Is the doped MoS2 basal plane an efficient hydrogen evolution catalyst? Calculations of voltage-dependent activation energy

TL;DR

This study uses density functional theory calculations to analyze the voltage-dependent activation energy of hydrogen evolution on doped MoS2 basal planes, revealing low catalytic activity at these sites despite favorable hydrogen binding.

Contribution

It provides a detailed computational analysis of the HER mechanism on doped MoS2 basal planes, including voltage effects and activation energies, which was previously not well understood.

Findings

Doping introduces electronic states that enhance hydrogen adsorption.

Activation energy remains high (~0.7 eV) at relevant voltages, indicating low activity.

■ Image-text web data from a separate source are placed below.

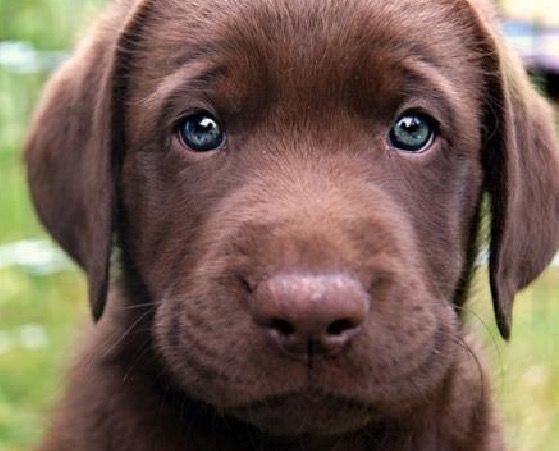 Pin By Linda Rineer On Dogs I Want Puppies Chocolate Lab Puppies Lab Puppies
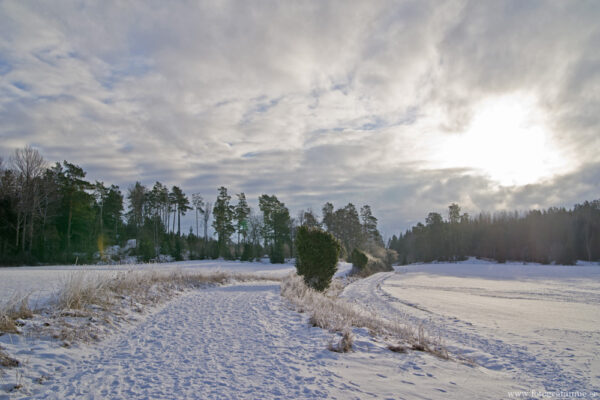 Snö vid Häringe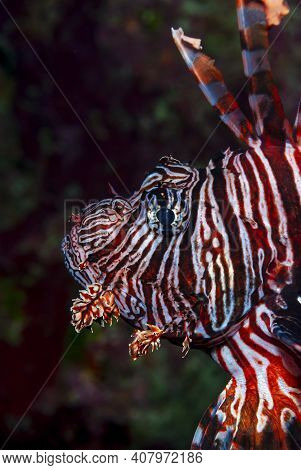 Portrait Of A Caribbean Lionfish Swimming Over Coral Reef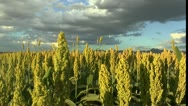 Stock Video Footage of Sorghum Stalks Bloom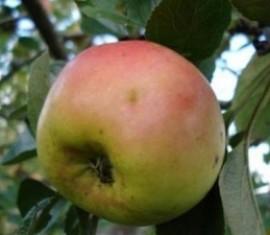 Яблоня Аленушка: особенности сорта и ухода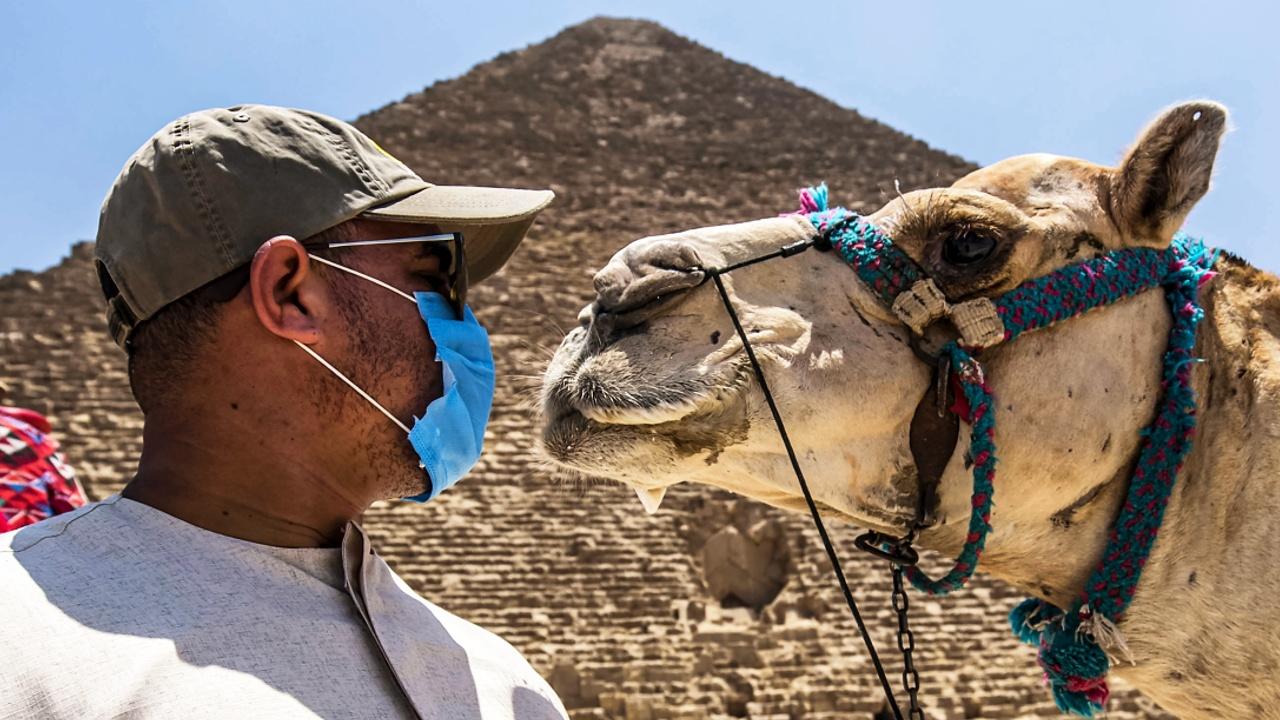 Цветы и подарки: на египетских курортах снова встречают российских туристов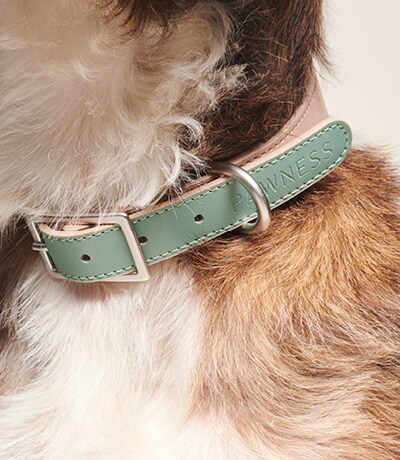 Close up Collar Bo Emerald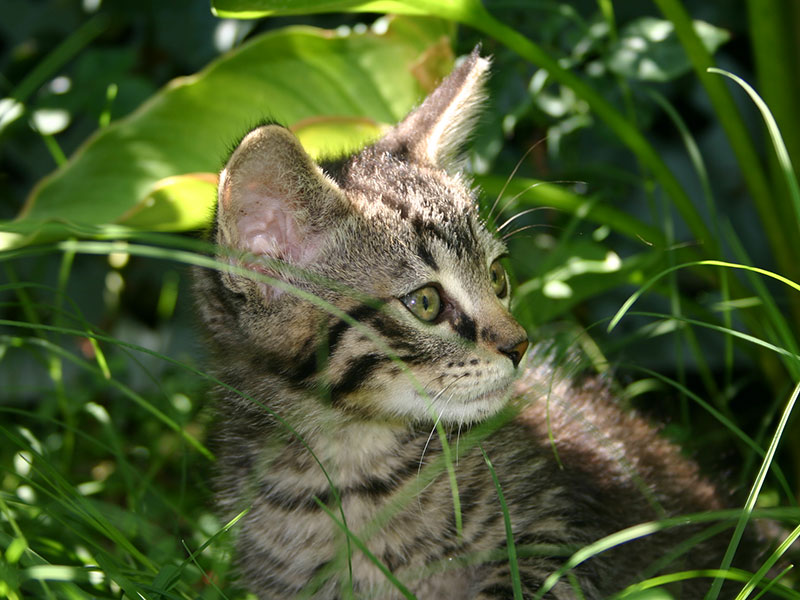 A tabby kitten rescued from Operation: Amoruso.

Edges or defects may be the actual active sites for HER on MoS2.

Abstract

Transition metal dichalcogenides are cheap and earth-abundant candidates for the replacement of precious metals as catalyst materials. Experimental measurements of the hydrogen evolution reaction (HER), for example, have demonstrated significant electrocatalytic activity of MoS2 but there is large variation depending on preparation method. In order to gain information about the mechanism and active sites for HER, we have carried out calculations of the reaction and activation energy for HER at the transition metal doped basal plane of MoS2 under electrochemical conditions, i.e. including applied electrode potential and solvent effects. The calculations are based on identifying the relevant saddle points on the energy surface obtained from density functional theory within the generalized gradient approximation, and the information on energetics is used to construct voltage-dependent volcano plots. Doping with 3d-metal atoms as well as Pt is found to enhance hydrogen adsorption onto the basal plane by introducing electronic states within the band gap, and in some cases (Co, Ni, Cu, Pt) significant local symmetry breaking. The Volmer-Heyrovsky mechanism is found to be most likely and the associated energetics show considerable dopant and voltage-dependence. While the binding free energy of hydrogen can be tuned to be seemingly favorable for HER, the calculated activation energy turns out to be significant, at least 0.7 eV at a voltage of -0.5 V vs. SHE, indicating low catalytic activity of the doped basal plane. This suggests that other sites are responsible for the experimental activity, possibly edges or basal plane defects.